One of the bigger strategic issues in the traditional telecom business is whether a “mobile only” strategy is sustainable, or whether ownership of both fixed and mobile assets, in the same market, is a better approach, if it can be achieved.
With some exceptions, only the legacy, monopoly-era service providers have an easy choice. Since they already own the fixed network, and want the growth mobile provides, it is an easy choice to embrace both.
Attacking carriers tend, in most markets, to be mobile-only providers, in part because additional spectrum and government policy allows them to enter markets as attackers, and because the cost of building a fixed network is prohibitive.
The exceptions are North America and Western Europe, where attacking carriers sometimes are able to acquire both mobile and fixed assets, allowing them to operate as “full service” providers out of market.
In the U.S. market, for example, half of the top mobile operators are “mobile only,” while two (the legacy providers) own both fixed and mobile assets.

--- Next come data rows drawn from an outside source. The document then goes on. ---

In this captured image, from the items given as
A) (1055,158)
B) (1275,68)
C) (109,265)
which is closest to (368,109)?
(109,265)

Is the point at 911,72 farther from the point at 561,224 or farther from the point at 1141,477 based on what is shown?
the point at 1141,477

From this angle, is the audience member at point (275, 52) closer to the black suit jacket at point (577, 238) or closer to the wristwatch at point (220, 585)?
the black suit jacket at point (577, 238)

At least some observers might argue that a viable “mobile only” role can be sustained, long term, in the U.S. market. Some of us doubt that.
The reason is that neither of the two mobile-only businesses appears to have the scale to survive as independent entities, for the long term.

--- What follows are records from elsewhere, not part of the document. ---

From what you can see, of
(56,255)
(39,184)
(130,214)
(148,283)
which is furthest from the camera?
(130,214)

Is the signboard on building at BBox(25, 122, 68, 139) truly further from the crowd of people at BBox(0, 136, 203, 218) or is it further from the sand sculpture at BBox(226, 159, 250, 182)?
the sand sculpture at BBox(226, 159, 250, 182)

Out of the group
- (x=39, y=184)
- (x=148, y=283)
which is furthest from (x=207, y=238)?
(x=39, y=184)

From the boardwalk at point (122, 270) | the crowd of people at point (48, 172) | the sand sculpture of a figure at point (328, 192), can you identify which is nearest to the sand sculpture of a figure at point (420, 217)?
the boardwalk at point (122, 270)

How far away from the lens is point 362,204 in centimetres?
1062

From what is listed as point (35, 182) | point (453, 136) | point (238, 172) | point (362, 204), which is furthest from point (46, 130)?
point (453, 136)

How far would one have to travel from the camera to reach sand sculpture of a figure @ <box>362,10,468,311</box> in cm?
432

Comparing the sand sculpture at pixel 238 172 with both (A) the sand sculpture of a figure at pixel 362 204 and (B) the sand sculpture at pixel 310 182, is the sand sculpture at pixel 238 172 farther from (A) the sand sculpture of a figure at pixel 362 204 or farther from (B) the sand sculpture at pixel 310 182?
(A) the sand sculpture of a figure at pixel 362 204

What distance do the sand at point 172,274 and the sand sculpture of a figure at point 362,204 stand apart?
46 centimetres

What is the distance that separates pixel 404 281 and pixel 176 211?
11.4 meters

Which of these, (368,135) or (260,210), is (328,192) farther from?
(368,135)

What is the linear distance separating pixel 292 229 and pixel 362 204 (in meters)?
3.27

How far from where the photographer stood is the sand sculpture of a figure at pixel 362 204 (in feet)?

While a merger of the number-three and number-four service providers is theoretically possible, U.S. regulators have vetoed two separate efforts to merge assets--AT&T and T-Mobile US; and Sprint-T-Mobile US--within recent years.
Beyond that, other providers have the means and motivation to acquire the mobile-only companies. As both Comcast and Charter Communications, the two behemoths of the U.S. cable TV industry, will be getting into the mobile business, and since the business now is a scale game at the top, both T-Mobile US and Sprint offer ways for those two firms to enter the mobile business in a major way, with national footprints.

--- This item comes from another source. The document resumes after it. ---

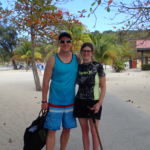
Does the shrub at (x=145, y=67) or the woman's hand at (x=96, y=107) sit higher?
the shrub at (x=145, y=67)

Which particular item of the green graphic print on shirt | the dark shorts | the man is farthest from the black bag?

Other potential suitors also might exist. Dish Network has to create facilities or sell its licenses. And any number of other firms in the internet ecosystem might have reasons to consider such acquisitions, though such moves do not make as much sense as acquisitions by Comcast and Charter.
So, at least in the U.S. market, the answer to the strategy question might be that a “own both” strategy will apply.
That does not rule out some specialized “mobile-only” business models based on use of unlicensed or affordable shared spectrum. But such approaches are not likely to seek leadership of the traditional mobile market. It will simply be too competitive a market for any such undertakings.
In the near term, the U.S. mobile service provider market is grinding ahead, with subscriber growth extremely difficult in the saturated market.
T-Mobile US added the most gross connections in the third quarter of 2016, adding two million gross accounts. AT&T added about 1.5 million gross new accounts.
The U.S. mobile market ended the quarter with about 5.2 million gross new connections gained by the top-four carriers, but a net connection gain of about 482,000 connections.
And many of those connections were lesser-revenue tablet or Internet of Things adds. A total of 1.3 million tablets were activated in the third quarter of 2016, for example.
AT&T and T-Mobile US both increased their overall service revenue, quarter over quarter. Sprint and Verizon experienced service revenue decline, quarter over quarter.
The bigger picture is that the question about grand strategy (mobile-only or mobile-plus-fixed) is likely to be settled in favor of “mobile-plus-fixed,” ultimately, at the top of the traditional mobile business.
What might happen with other specialized “untethered or mobile” business models remains unclear. Those approaches are almost certain to be employed by contestants in the internet ecosystem who have other roles, and see value in adding the access function.